EXTRAIT À LIRE:

Explosion de chambres sous-louées

• Phénomène qui se développe de manière spectaculaire: les petites annonces de sous-location explosent, surtout sur le net.
• Les adeptes de ce marché noir sont souvent des parents solos et retraités qui n'arrivent plus à joindre les deux bouts.
• Les fraudes des marchands de sommeil progressent en l'absence d'autorité de surveillance.

  • Les fraudes des marchands du sommeil perdurent.. en l'absence de surveillance.

    Les fraudes des marchands du sommeil perdurent.. en l'absence de surveillance.

La location des chambres individuelles chez le particulier explose! Même si aucune donnée officielle n'est disponible, les professionnels sont catégoriques. Chez ricardo.ch, on soutient qu'en un mois, c'est spectaculaire. «Si nous comparons nos chiffres actuels – environ 280 chambres à louer – avec les chiffres de décembre 2012 – environ 100 chambres – nous constatons une augmentation de 280%», relève Barbara Zimmermann, chargée de communication de la plate-forme de petites annonces. Des statistiques qui prennent l'ascenseur en ce début d'année et qui ne diminueront sans doute pas. «Les chambres à louer sont plus nombreuses à Genève qu'ailleurs en Suisse, lance Frédéric Monnard, fondateur du site Petitesannonces.ch. Le pic de ce type de publication augmente réellement, en août et en septembre, au moment de la rentrée scolaire.» Autre phénomème: «Les adresses IP des personnes qui répondent aux annonces pour les chambres à louer viennent surtout d'Espagne et du Portugal. Il s'agit de personnes qui cherchent un toit provisoire le temps de trouver une situation stable dans la région. Et une fois qu'ils ont un travail durable, ils abandonnent la colocation.»

DONNÉES DE L'EXERCICE:

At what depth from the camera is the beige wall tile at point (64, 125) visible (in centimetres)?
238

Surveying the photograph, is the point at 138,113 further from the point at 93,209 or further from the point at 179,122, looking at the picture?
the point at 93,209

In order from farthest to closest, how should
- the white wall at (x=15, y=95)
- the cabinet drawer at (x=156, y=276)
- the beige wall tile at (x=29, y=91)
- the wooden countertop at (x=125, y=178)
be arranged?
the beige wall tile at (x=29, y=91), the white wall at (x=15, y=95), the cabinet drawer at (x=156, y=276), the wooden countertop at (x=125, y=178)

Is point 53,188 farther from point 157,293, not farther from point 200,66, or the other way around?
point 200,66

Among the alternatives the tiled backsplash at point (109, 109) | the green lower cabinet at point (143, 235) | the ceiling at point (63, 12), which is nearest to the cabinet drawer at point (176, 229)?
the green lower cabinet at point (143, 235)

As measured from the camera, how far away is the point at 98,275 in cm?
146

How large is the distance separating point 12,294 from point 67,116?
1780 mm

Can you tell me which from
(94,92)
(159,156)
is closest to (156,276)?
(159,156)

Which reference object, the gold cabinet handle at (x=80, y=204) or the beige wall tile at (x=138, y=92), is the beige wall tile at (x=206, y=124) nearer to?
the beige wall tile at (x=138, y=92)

À COMPLÉTER:
a) Donnez sous forme de liste JSON de chaînes la partie des données qui commence à la ligne contenant « How large is » (incluse) et va jusqu'à la dernière ligne des données, à raison d'une chaîne par ligne et sans les lignes vides.
b) Poursuivez l'article sur l'essor des chambres sous-louées en reprenant juste après sa dernière phrase.

CORRIGÉ DES EXERCICES:
a)
[
  "How large is the distance separating point 12,294 from point 67,116?",
  "1780 mm",
  "Can you tell me which from",
  "(94,92)",
  "(159,156)",
  "is closest to (156,276)?",
  "(159,156)",
  "Which reference object, the gold cabinet handle at (x=80, y=204) or the beige wall tile at (x=138, y=92), is the beige wall tile at (x=206, y=124) nearer to?",
  "the beige wall tile at (x=138, y=92)"
]

b)
Pas de logements abordables

Bon. Et l'annonceur, lui, qui est-il? Pour la plupart, des personnes qui n'arrivent pas à joindre les «deux bouts». Comme des parents solos et des retraités, notamment, qui ont toutes les peines du monde à retrouver un logement plus petit et à un prix abordable. «Que l'on soit clair, tonne Anna, séparée et maman d'un petit garçon. J'ai cherché à échanger mon 5 pièces contre un 4 pièces. Impossible, le loyer dépassait le mien et, en plus, les exigences des régies sont telles que j'ai bâché. Un seul salaire ne suffit plus…» Elle décide de louer une de ses chambres à un étudiant. «Il est content. Et moi aussi!» Idem pour Ginette, une fringante grand-mère, veuve: «J'héberge deux stagiaires, un Espagnol et un Grec, dans les anciennes chambres de mes enfants, avoue-t-elle. Ils sont adorables et cet argent me permet de payer, enfin, mes frais de santé… Et puis, je me sens tellement plus en sécurité.»

Régies impuissantes

Crise immobilière et manque de logements accessibles pour tous. Telles sont les principales causes de ces sous-locations. Mais pas seulement. Il y a aussi ceux qui abusent de la détresse humaine. Comme ce Monsieur qui lance sans sourciller: «J'offre le loyer de mon studio contre des relations intimes». Ou ces autres annonces, affichant des chambres louées entre 700 et 1100 francs. Pour quoi? Pour vivre, avec une dame et sa fille dans une chambre d'un 3 pièces et demi. Ou se partager à deux une chambrette. L'homme au bout du fil n'est pas tranquille. «Vous avez intérêt à vous entendre avec l'autre dame. Mais vous pouvez la prendre seule, si vous avez l'argent!»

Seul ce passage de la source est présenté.